MeVisLab Scripting Reference
MLPythonItemModelWrapper Class Reference

#include <mlPythonItemModelWrapper.h>

Inherits MLAbstractItemModelWrapper.

Public Slots

bool isCaching () const
 
void setDataSource (PyObject *object, bool caching=false)
 
- Public Slots inherited from MLAbstractItemModelWrapper
QObject * qmlModel () const
 
bool isFlat () const
 
bool hasChildren (const ModelIndexWrapper *parent)
 
int getChildCount (const ModelIndexWrapper *parent)
 
ModelIndexWrappergetChild (const ModelIndexWrapper *parent, unsigned int index)
 
ModelIndexWrappergetParent (const ModelIndexWrapper *child)
 
ModelIndexWrapperfindFirst (const QVariant &attribute, const QVariant &value)
 
ModelIndexWrappersearchItem (const QVariant &attribute, const QVariantList &values)
 
int getAttributeCount () const
 
QStringList getAttributeNames () const
 
QString getAttributeName (int index) const
 
QVariant getAttributeDefault (int index) const
 
int getAttributeIndex (const QString &name)
 
QVariant getData (const ModelIndexWrapper *item, int attributeIndex)
 
bool setData (const ModelIndexWrapper *item, int attributeIndex, const QVariant &data)
 
bool bulkSetData (const QList< ModelIndexWrapper * > &items, int attributeIndex, const QVariant &data)
 

Static Public Member Functions

static ml::RefCountedBase * createObject (const QVariantList &arguments)
 

Additional Inherited Members

- Signals inherited from MLAbstractItemModelWrapper
void itemChanged (ModelIndexWrapper *item, bool after)
 
void itemsInserted (ModelIndexWrapper *parent, unsigned int childIndex, unsigned int itemsInserted, bool after)
 
void itemsRemoved (ModelIndexWrapper *parent, unsigned int childIndex, unsigned int itemsRemoved, bool after)
 
void dataChanged (const QList< ModelIndexWrapper * > &items, const QList< int > &attributeIndices)
 

Detailed Description

This class wraps the class ml::PythonItemModel and thus provides an item model that takes its data from a Python object.
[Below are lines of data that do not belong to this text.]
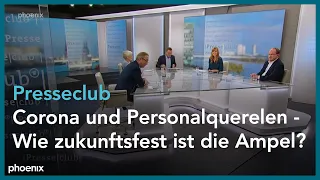 Presseclub: Corona und Personalquerelen - Wie zukunftsfest ist die Ampel?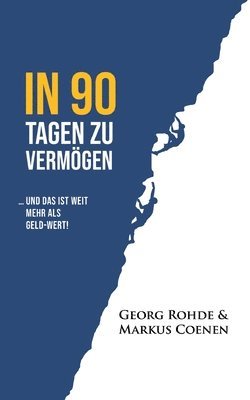 bokomslag IN 90 TAGEN ZU VERMÖGEN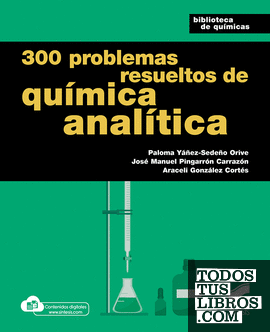 300 Problemas resueltos de química analítica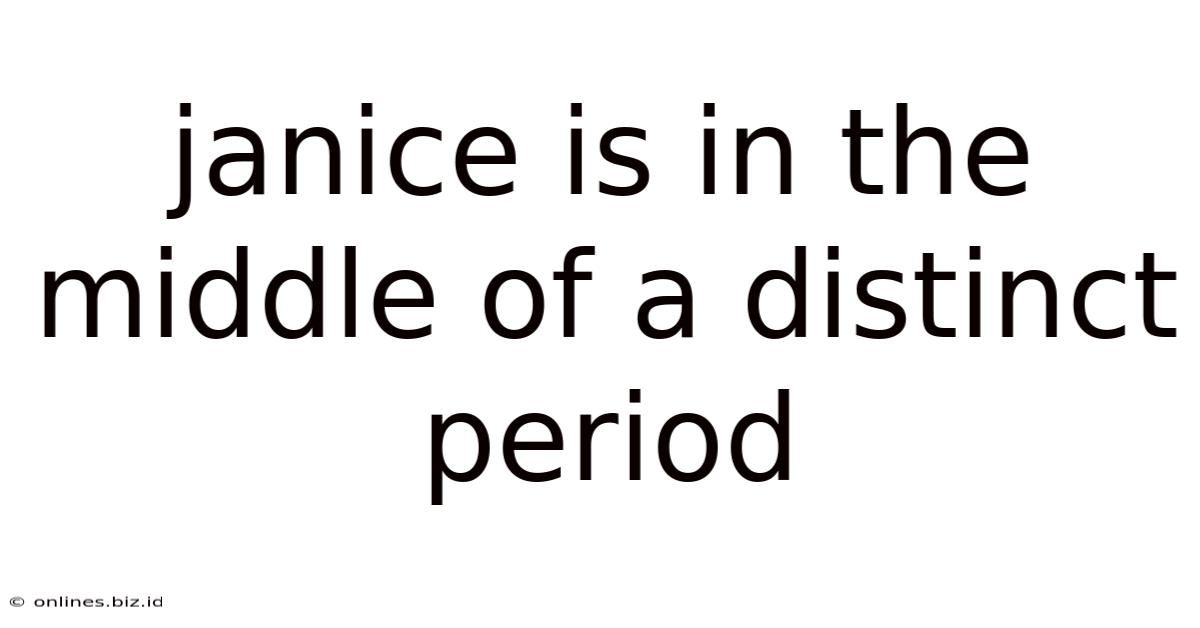Janice Is In The Middle Of A Distinct Period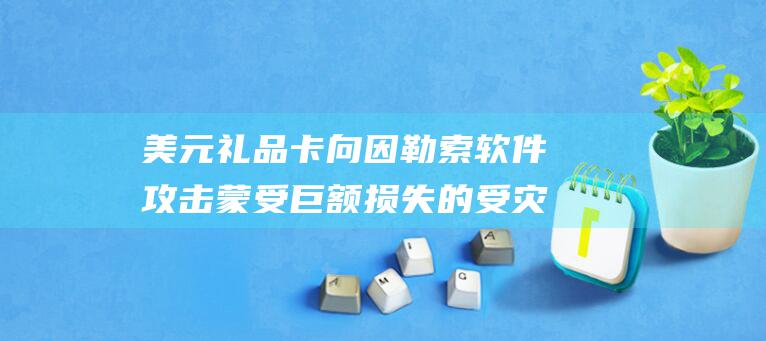 美元礼品卡 向因勒索软件攻击蒙受巨额损失的受灾客户发放 10 CrowdStrike (美元礼品卡向哪里申请)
You should not use this wrapper directly.

Instead you should derive from class ItemModelDataSource contained in the ItemModelSupport Python module (source code at Packages/MeVisLab/Standard/Modules/Scripts/python/ItemModelSupport.py).

You can also have a look at the TestItemModelView module for an example. This module implements both the StandardItemModel and PythonItemModel and you can switch between these implementations.

Member Function Documentation

◆ createObject()

static ml::RefCountedBase * MLPythonItemModelWrapper::createObject ( const QVariantList & arguments)
static

Create new Python item model; this is used by MLAB.createMLBaseObject to create a PythonItemModel. This takes a list with 1 or 2 arguments.

The first, required element is the list of attribute names.

The second, optional element is a bool. If set this is a hint that the model will have no sub-items. This can be used by views to avoid reserving space for sub-item indicators.

Example:

myModel = MLAB.createMLBaseObject("PythonItemModel",
[["name", "size", "directory", "writable"], False])
Access to all global functions and objects of MLAB.
Definition mlabGlobalScriptAccess.h:79
QObject * createMLBaseObject(const QString &baseClassName, const QVariantList &arguments=QVariantList())
Creates a new reference-counted ml::Base object, conveniently wrapped for scripting; which arguments ...

◆ isCaching

bool MLPythonItemModelWrapper::isCaching ( ) const
inlineslot

Return if the model is caching the values.

◆ setDataSource

void MLPythonItemModelWrapper::setDataSource ( PyObject * object,
bool caching = false )
slot

Changing the data source object for the model.

If caching is set to true, most results obtained from the data source are cached.

The object must have certain methods, as e.g. found in the ItemModelDataSource class mentioned above.